DDG: Tom’s creation of “Herr Fopf” for Mozart’s Vienna was an unforgettable, absolutely outrageous character that came close to stealing that show. But how ingenious to incorporate that character under the circumstances – we had just lost funding for our live cameras, so all of a sudden our audiences, who were used to seeing a close-up play-by-play, had to go cold turkey visually. The comedic element of that program really carried us through and once more brought the teaching to life.

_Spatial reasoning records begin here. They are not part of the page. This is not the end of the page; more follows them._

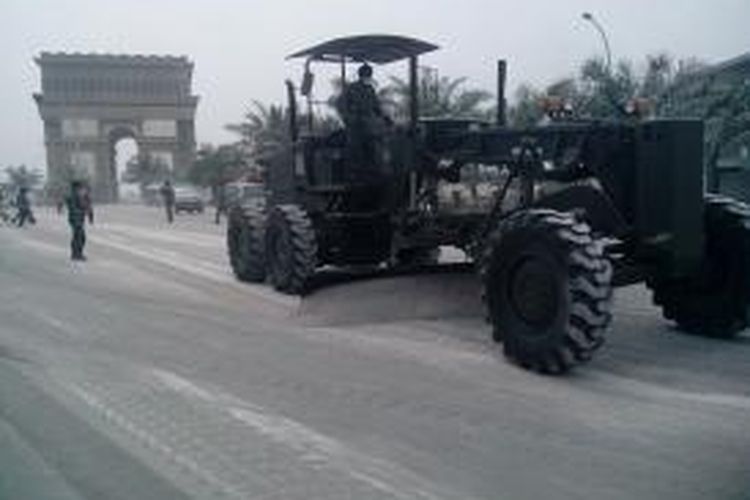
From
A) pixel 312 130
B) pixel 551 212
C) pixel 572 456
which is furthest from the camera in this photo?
pixel 312 130

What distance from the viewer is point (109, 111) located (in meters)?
100

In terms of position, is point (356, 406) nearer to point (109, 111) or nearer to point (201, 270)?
point (201, 270)

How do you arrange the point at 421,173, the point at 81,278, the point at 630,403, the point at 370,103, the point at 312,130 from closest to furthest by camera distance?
the point at 630,403, the point at 421,173, the point at 370,103, the point at 312,130, the point at 81,278

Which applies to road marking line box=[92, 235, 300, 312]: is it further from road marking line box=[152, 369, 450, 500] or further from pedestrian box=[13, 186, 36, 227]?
pedestrian box=[13, 186, 36, 227]

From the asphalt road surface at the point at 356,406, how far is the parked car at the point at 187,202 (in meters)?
46.0

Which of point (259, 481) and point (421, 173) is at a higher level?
point (421, 173)

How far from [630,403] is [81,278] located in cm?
1222

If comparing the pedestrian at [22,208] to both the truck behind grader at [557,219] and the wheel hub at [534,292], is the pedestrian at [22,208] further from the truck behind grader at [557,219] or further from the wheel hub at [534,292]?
the wheel hub at [534,292]

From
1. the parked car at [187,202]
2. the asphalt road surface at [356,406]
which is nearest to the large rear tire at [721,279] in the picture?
the asphalt road surface at [356,406]

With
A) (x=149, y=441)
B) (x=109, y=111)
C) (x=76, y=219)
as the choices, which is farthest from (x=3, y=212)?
(x=109, y=111)

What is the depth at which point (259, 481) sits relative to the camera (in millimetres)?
6840

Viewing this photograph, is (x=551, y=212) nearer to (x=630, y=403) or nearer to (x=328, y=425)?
(x=630, y=403)

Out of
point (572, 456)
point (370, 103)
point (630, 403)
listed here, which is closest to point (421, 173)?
point (370, 103)

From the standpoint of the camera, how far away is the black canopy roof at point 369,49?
48.1ft
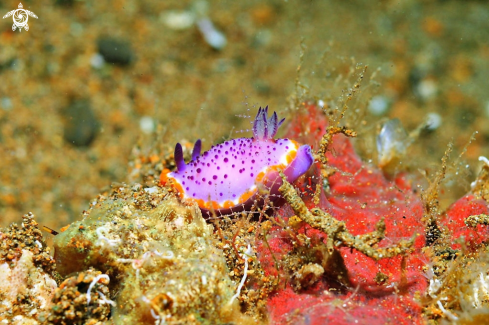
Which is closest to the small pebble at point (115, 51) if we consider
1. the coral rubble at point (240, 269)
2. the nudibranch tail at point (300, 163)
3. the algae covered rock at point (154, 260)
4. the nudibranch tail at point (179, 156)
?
the nudibranch tail at point (179, 156)

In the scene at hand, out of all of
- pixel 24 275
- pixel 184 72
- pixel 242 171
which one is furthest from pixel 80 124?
pixel 242 171

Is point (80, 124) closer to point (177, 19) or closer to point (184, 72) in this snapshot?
point (184, 72)

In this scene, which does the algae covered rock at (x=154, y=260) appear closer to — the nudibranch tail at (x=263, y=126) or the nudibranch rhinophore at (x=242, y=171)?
the nudibranch rhinophore at (x=242, y=171)

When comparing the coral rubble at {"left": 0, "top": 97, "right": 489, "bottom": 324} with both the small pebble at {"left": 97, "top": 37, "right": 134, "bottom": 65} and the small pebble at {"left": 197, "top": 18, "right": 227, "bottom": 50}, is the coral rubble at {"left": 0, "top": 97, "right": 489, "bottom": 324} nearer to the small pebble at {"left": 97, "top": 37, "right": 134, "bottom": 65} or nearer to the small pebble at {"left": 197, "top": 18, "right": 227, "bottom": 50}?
the small pebble at {"left": 97, "top": 37, "right": 134, "bottom": 65}

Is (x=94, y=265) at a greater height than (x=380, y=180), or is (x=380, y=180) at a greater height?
(x=380, y=180)

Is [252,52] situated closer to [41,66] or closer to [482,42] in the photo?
[41,66]

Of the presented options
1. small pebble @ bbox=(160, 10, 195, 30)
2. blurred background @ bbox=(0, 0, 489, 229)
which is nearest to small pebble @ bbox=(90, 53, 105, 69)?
blurred background @ bbox=(0, 0, 489, 229)

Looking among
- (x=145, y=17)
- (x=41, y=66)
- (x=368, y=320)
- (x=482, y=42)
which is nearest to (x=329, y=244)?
(x=368, y=320)
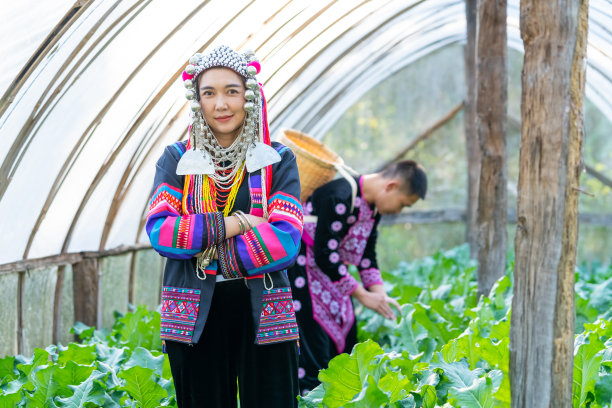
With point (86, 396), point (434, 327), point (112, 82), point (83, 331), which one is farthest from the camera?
point (83, 331)

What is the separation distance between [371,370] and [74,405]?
144cm

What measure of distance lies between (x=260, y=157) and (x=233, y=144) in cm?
13

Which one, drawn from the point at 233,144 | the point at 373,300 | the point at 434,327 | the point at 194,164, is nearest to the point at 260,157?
the point at 233,144

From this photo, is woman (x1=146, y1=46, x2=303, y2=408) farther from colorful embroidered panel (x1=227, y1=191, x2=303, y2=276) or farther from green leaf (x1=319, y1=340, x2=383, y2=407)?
green leaf (x1=319, y1=340, x2=383, y2=407)

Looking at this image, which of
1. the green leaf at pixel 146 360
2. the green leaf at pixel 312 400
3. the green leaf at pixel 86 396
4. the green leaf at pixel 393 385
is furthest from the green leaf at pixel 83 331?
the green leaf at pixel 393 385

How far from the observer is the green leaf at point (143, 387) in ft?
12.1

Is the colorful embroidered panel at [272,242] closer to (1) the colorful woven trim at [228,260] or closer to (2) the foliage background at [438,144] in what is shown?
(1) the colorful woven trim at [228,260]

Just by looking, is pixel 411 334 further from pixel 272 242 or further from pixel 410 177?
pixel 272 242

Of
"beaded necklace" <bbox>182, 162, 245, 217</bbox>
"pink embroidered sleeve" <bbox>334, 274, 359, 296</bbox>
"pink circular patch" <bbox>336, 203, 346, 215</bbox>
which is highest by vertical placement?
"pink circular patch" <bbox>336, 203, 346, 215</bbox>

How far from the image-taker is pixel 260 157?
268cm

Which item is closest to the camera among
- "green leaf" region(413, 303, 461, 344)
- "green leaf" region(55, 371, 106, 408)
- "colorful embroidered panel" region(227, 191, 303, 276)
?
"colorful embroidered panel" region(227, 191, 303, 276)

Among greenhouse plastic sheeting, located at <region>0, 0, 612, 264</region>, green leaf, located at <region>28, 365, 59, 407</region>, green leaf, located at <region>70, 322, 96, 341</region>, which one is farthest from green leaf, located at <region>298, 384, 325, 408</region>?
green leaf, located at <region>70, 322, 96, 341</region>

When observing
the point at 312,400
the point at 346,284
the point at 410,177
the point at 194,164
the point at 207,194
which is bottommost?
the point at 312,400

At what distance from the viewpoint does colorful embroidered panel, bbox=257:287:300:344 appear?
8.61ft
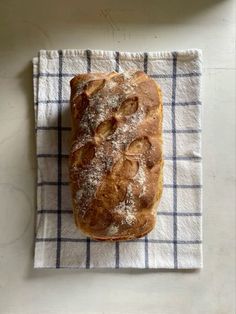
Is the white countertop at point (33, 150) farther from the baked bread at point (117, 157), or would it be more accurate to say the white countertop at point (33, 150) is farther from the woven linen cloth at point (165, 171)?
the baked bread at point (117, 157)

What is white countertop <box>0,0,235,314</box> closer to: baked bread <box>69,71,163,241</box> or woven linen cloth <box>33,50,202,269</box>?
woven linen cloth <box>33,50,202,269</box>

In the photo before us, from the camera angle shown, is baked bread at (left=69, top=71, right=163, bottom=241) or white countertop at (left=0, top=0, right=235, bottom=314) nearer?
baked bread at (left=69, top=71, right=163, bottom=241)

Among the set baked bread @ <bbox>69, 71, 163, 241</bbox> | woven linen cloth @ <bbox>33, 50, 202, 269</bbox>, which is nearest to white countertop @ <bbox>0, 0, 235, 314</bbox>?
woven linen cloth @ <bbox>33, 50, 202, 269</bbox>

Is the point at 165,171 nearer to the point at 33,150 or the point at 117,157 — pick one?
the point at 117,157

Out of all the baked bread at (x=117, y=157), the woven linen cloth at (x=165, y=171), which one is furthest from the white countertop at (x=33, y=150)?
the baked bread at (x=117, y=157)

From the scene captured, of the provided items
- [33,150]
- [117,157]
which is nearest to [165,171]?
[117,157]
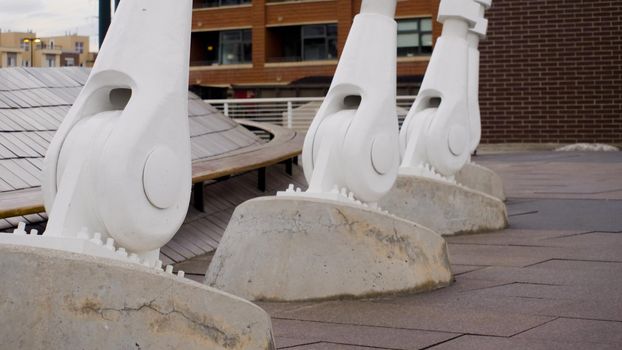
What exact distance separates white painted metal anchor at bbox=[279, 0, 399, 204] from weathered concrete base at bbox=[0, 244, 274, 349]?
8.42ft

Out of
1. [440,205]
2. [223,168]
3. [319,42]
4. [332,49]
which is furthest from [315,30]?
[223,168]

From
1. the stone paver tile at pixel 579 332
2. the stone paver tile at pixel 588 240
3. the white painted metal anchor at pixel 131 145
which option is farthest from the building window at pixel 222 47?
the white painted metal anchor at pixel 131 145

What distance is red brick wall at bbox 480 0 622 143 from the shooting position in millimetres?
27234

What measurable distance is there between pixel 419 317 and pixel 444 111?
4.89 meters

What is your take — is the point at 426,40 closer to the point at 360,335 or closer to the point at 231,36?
the point at 231,36

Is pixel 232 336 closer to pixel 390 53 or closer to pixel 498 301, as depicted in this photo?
pixel 498 301

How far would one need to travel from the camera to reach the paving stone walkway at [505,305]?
5617 mm

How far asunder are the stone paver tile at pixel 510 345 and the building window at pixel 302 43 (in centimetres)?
5468

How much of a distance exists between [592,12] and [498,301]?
21723 mm

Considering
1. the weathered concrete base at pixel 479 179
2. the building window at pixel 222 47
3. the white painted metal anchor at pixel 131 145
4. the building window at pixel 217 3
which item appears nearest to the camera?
the white painted metal anchor at pixel 131 145

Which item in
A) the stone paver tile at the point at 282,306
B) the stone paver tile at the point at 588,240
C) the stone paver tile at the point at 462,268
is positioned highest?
the stone paver tile at the point at 282,306

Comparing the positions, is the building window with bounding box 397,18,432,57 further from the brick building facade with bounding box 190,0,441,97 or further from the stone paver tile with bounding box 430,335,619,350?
the stone paver tile with bounding box 430,335,619,350

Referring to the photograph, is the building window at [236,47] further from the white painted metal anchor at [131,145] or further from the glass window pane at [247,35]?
the white painted metal anchor at [131,145]

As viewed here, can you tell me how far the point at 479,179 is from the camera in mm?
13414
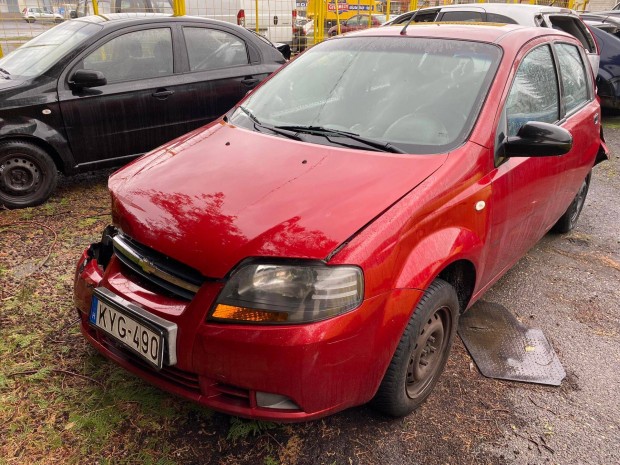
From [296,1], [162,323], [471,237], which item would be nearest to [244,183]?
[162,323]

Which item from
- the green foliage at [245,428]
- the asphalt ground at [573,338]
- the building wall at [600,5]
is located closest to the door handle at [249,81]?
the asphalt ground at [573,338]

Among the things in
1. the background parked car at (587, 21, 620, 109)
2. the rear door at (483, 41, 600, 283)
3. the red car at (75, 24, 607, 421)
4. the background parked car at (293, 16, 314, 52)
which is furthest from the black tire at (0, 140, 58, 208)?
the background parked car at (293, 16, 314, 52)

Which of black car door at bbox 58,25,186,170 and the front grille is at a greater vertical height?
black car door at bbox 58,25,186,170

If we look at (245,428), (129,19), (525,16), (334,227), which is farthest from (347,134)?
(525,16)

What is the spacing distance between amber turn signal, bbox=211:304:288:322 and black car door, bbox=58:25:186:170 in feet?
10.8

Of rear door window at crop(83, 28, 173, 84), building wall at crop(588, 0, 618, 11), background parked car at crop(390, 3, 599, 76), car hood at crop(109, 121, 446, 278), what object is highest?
building wall at crop(588, 0, 618, 11)

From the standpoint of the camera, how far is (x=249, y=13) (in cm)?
1172

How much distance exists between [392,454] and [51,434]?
4.62 ft

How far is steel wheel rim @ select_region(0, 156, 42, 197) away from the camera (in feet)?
13.6

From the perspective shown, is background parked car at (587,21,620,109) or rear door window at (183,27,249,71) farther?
background parked car at (587,21,620,109)

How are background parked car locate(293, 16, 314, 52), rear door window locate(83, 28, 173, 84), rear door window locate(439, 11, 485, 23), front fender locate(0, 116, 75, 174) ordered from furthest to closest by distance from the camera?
background parked car locate(293, 16, 314, 52) → rear door window locate(439, 11, 485, 23) → rear door window locate(83, 28, 173, 84) → front fender locate(0, 116, 75, 174)

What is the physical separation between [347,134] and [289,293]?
1029 millimetres

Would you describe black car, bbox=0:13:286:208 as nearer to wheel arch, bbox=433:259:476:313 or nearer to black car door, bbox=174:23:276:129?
black car door, bbox=174:23:276:129

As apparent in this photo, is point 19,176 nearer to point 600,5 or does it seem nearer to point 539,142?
point 539,142
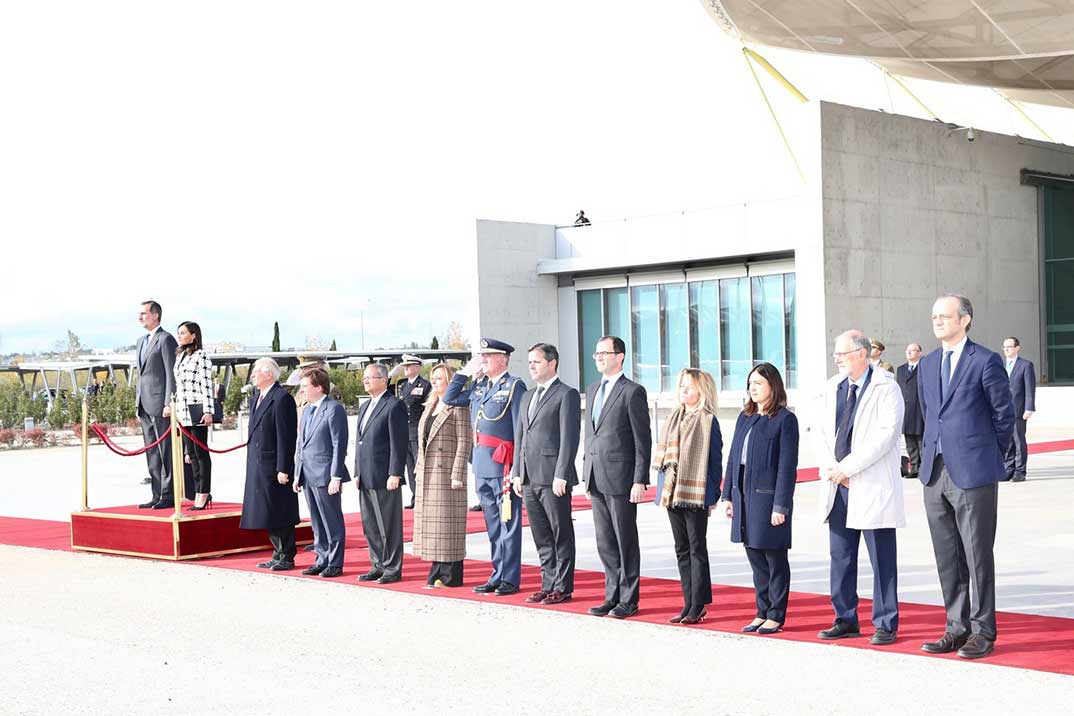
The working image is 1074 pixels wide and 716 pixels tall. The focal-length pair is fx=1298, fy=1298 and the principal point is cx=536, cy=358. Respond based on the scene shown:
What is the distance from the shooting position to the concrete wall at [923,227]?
84.6ft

TD: In the final May 2nd concert about Russian music, the key to me was fairy tales. I decided the spirit of Russia should be a child, a fairy tale princess. I had used an actual child in an earlier concert to great effect narrating Britten’s Young People’s Guide to the Orchestra, and was going to look for another child, when I remembered Alesia Lawson whom I had seen doing a kids’ show in Florida a year before. She is 25 but looks about 12. So we hired her, and brought Heather back for the third straight show, and Adam came back as New York. We had lost our Viennese fop to another show, and so we replaced him with Thomas Baird, an authority on Baroque dance I’d worked with in several earlier concerts. He is a pure dancer but agreed to do some acting for us. I concocted the theatrical scenario for the time and space travelers, wrote their dialogues, conceived of the climactic dance to the Mozart 40th Symphony, helped shape it as Heather choreographed it, and then rehearsed the hell out of it over the final two days and into Saturday morning.
The audience went crazy that afternoon. Really crazy. For me it was a triumphant culmination of four hard years of work. And a vindication of my ideas.
DDG: This has been a real privilege for me. The New York Philharmonic’s Young People’s Concerts continue to be the cutting edge. I am honored to have been a part of this team.